How to find the following number using modular arithmetic

Question

Suppose I have a number $x$ such that, $$ x \equiv 31^{29} \text{ (mod 57)} $$ How can I find $x$ using properties of modular arithmetic. Will it involve a special theorem?

Answer 1

Here is one solution.

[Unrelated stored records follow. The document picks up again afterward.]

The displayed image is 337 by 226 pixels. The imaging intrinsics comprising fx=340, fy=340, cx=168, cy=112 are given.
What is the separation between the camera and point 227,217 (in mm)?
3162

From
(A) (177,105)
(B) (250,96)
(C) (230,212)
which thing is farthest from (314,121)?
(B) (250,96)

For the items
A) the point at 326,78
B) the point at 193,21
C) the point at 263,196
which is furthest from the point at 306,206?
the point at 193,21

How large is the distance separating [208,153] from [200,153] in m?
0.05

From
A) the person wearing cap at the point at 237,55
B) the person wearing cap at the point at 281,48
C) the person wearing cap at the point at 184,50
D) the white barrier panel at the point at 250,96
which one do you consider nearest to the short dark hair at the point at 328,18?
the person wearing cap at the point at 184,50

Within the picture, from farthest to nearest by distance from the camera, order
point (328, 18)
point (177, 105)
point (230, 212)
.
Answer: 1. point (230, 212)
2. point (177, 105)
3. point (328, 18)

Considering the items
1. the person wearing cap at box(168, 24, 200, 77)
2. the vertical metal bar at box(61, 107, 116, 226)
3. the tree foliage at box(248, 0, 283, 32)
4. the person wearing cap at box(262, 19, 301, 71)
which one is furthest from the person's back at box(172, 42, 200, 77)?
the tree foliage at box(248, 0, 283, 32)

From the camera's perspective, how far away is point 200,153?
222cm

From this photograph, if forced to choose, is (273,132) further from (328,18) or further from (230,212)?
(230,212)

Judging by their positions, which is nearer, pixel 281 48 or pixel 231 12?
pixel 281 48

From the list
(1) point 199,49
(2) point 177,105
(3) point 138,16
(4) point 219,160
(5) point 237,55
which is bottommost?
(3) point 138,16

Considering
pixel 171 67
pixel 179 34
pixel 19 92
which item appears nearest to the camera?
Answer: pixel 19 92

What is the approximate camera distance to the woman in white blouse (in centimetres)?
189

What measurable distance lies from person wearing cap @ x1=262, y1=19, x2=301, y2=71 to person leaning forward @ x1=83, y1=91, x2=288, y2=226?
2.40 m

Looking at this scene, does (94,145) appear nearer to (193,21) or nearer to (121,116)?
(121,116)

By the Chinese Remainder Theorem, one reduces to solving the same equation mod 3 and mod 19, as we can patch those together at the end.

Mod 3: the easy case $$31^{29} = 1^{29} = 1$$

Mod 19: just a long chain of combining small groups of multiplications and reducing mod 19 as frequently as possible to keep the arithmetic easy $$31^{29} = 31^{11} = 12^{11} = 12*(12)^{2*5} = 12*(144)^5 = 12*(11)^5= 12*11*(11)^4$$ $$=12*11*(121)^2 = 12*11*7^2 = 12*11*49 = 12*11*11 = 12*7 = 84 = 8$$

So altogether the solution is congruent to 1 mod 3 and 8 mod 19, which we see lifts to 46 mod 57 (as usual for the CRT, just start with one solution, 8 mod 19, and add multiples of 19 until it is congruent to 1 mod 3).

Sometimes there are tricks to speed things up but these numbers look sort of "random" to me.